DAFTAR TUGAS:
1. Salin persis bagian teks tentang pandangan Ahmadinejad soal Palestina, mulai dari "Yang dimaksud dengan" sampai dengan "hidup di pengungsian.".
2. Teruskan teks tentang pandangan Ahmadinejad soal Palestina, dimulai tepat sesudah kalimat terakhir yang tercantum.

KUTIPAN BACAAN:
Pemerintahan illegal Zionis merupakan meeting point dari semua kejahatan dan ketidakadilan kekuatan-kekuatan jahat dan arogan. Konflik Palestina dan nasib bangsa-bangsa di kawasan hanya bisa selesai dengan berdirinya sebuah pemerintahan yang merakyat. Hak memerintah adalah dari rakyat Palestina dan merekalah yang harus memilih jenis dan pejabat pemerintahan mereka sendiri. Dengan kata lain, harus diberikan kesempatan supaya semua orang Palestina asli, baik itu muslim, Kristen dan Yahudi, yang tinggal di dalam Palestina serta para pengungsi Palestina yang tinggal di negara-negara lain secara bebas mengungkapkan kehendak mereka dalam penentuan jenis pemerintahan dan siapa pejabatnya.

 

Dengan kata lain, satu-satunya jalan yang bijaksana dan logis dalam parameter yang diakui oleh dunia internasional adalah referendum dengan diikuti oleh semua orang Palestina asli. Para pendukung rezim Zionis dalam menghadapi usulan logis ini berdiam diri. Kepada mereka kita katakan, mau tidak mau, rezim Zionis pasti akan hancur. Front perjuangan Palestina dipenuhi oleh para pemuda dan (jiwa mereka dipenuhi) oleh iman dan kebebasan. Rezim Zionis adalah pohon yang telah kering dan meranggas, yang akan segera ditumbangkan oleh sebuah topan.

 



Yang dimaksud dengan Palestina asli oleh Ahmadinejad dalam pidatonya adalah semua orang yang tinggal di Palestina (artinya, termasuk juga orang-orang yang tinggal di wilayah Palestina yang sejak 1948 diberi nama ‘Israel') dan orang-orang yang semula tinggal di Palestina, lalu diusir keluar oleh tentara Zionis dan hingga kini hidup di pengungsian.

 
Minimalnya, ada dua kesimpulan utama yang bisa diambil dari pendapat Ahmadinejad di atas, yaitu sebagai berikut.

1. Rezim Zionis secara esensial tidak akan bisa mengakomodasi solusi perdamaian apapun. Karena itu, satu-satunya jalan keluar adalah perubahan rezim.

2. Rezim (pemerintahan) baru harus dibentuk dan pembentukannya harus melalui referendum yang diikuti oleh semua orang Palestina asli.

DATA HASIL EKSTRAKSI:
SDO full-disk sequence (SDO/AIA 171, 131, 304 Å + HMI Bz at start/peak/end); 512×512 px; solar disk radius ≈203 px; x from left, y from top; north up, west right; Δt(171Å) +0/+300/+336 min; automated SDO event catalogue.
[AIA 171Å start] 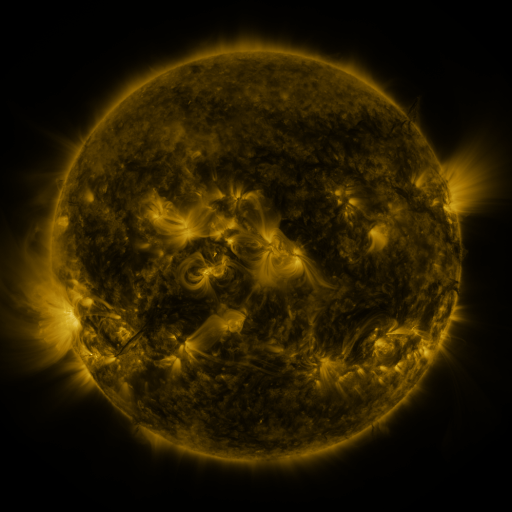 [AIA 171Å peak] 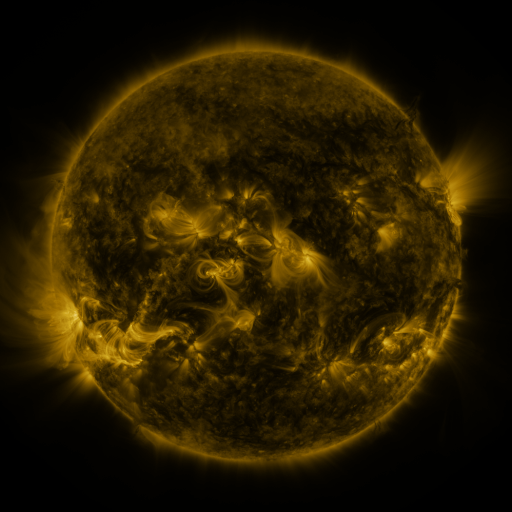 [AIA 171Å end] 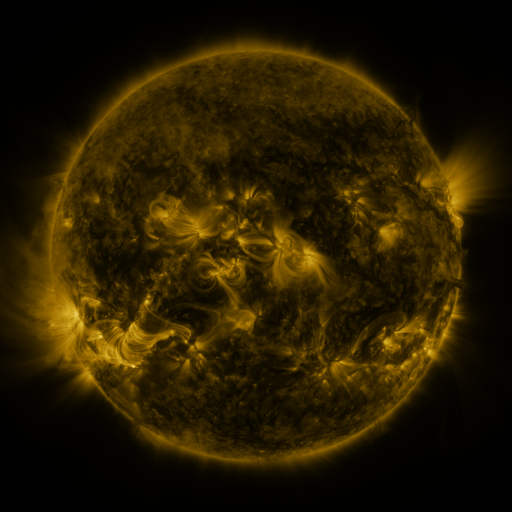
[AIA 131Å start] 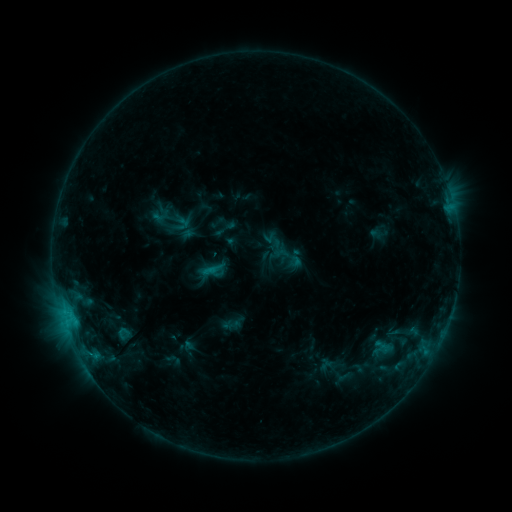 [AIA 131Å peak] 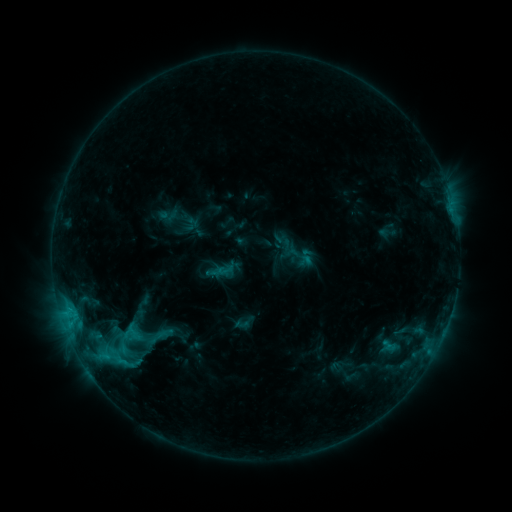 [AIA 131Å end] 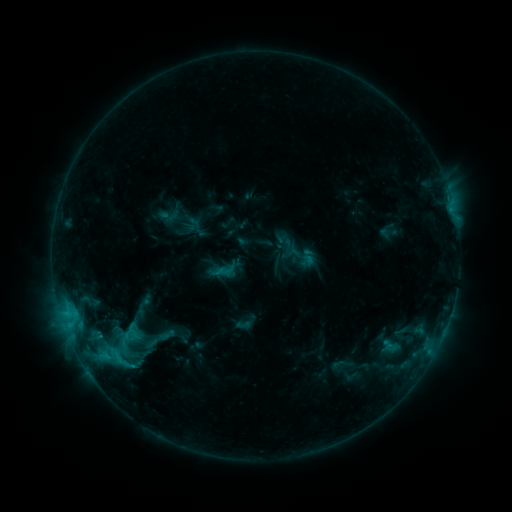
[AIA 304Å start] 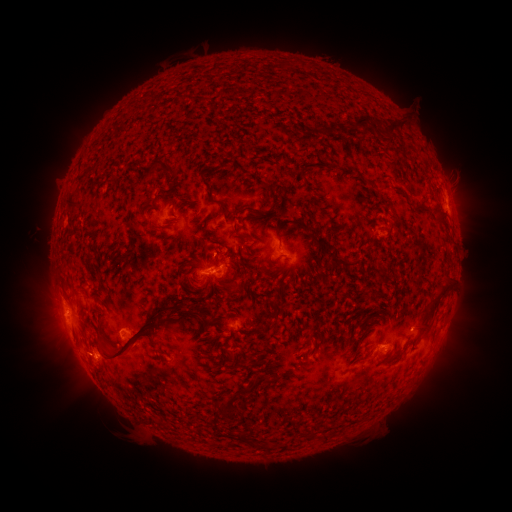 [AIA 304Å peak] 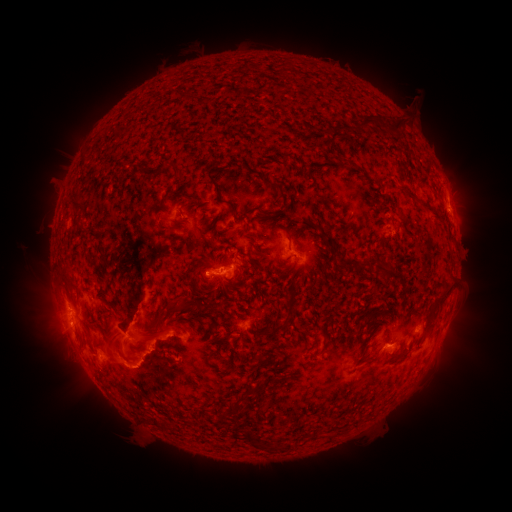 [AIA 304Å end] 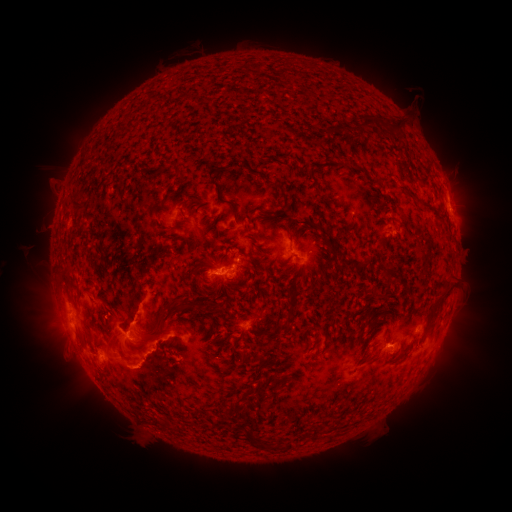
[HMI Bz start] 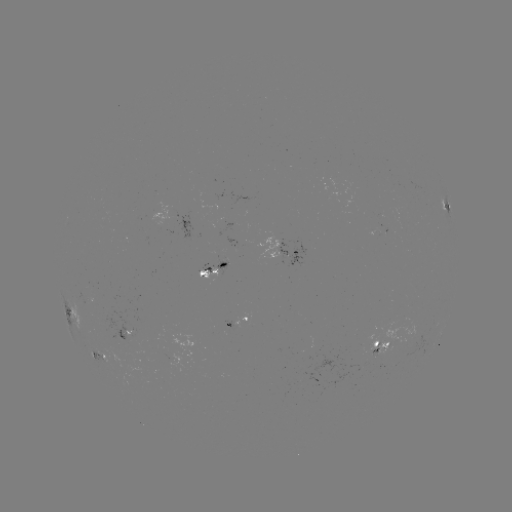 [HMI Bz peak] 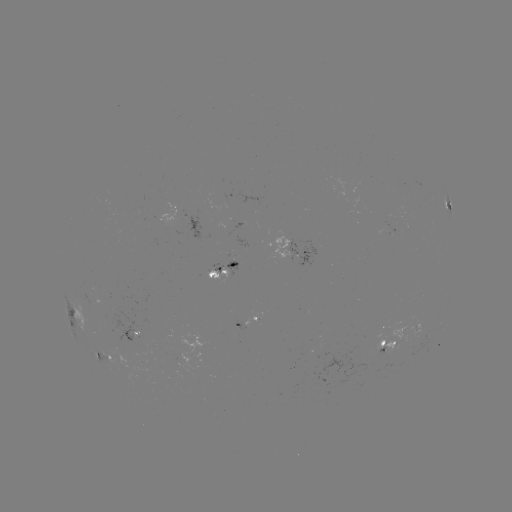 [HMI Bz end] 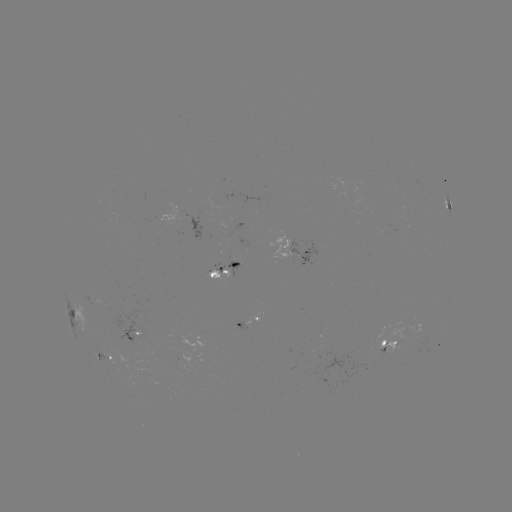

JAWABAN TUGAS:
1.
Yang dimaksud dengan Palestina asli oleh Ahmadinejad dalam pidatonya adalah semua orang yang tinggal di Palestina (artinya, termasuk juga orang-orang yang tinggal di wilayah Palestina yang sejak 1948 diberi nama ‘Israel') dan orang-orang yang semula tinggal di Palestina, lalu diusir keluar oleh tentara Zionis dan hingga kini hidup di pengungsian.

2.
Pernyataan Ahmadinejad di atas, dalam Kajian Palestina, masuk ke dalam ide one-state solution. One state solution adalah ide untuk mendirikan sebuah negara bersama Palestina-Israel, dengan dihuni oleh semua ras dan agama yang semuanya memiliki hak suara. Bila ide ini diterima, konsekuensinya, Rezim Zionis dibubarkan, begitu pula Otoritas Palestina; semua batas wilayah Palestina-Israel dihapus dan dilebur ke dalam satu negara; para pengungsi diizinkan kembali ke tanah/rumah mereka masing-masing; serta dilakukan referendum untuk menentukan bentuk pemerintahan dan menetapkan pejabat pemerintahan itu.

 
Ide ini dilandaskan pada pemikiran berikut:
 

1. Bila Rezim Zionis terus berdiri, perang tidak akan pernah berhenti karena cita-cita Zionis adalah mendirikan negara khusus Yahudi dan untuk itu, mereka akan terus mengusir orang-orang Palestina demi memperluas wilayahnya.

2. Bila Palestina ingin mendirikan negara khusus Palestina dan mengusir keluar orang-orang Yahudi, perang juga akan terus berlanjut. Namun dalam perang ini, Palestina berada dalam posisi yang lebih lemah: wilayahnya lebih kecil dan terpisah, dikepung oleh wilayah Israel, serta kekurangan logistik karena blokade Israel. Akibatnya, lagi-lagi, penindasan akan terus berlangsung di Palestina.


Pertanyaannya, mungkinkah kedua pihak mau menerima ide ini?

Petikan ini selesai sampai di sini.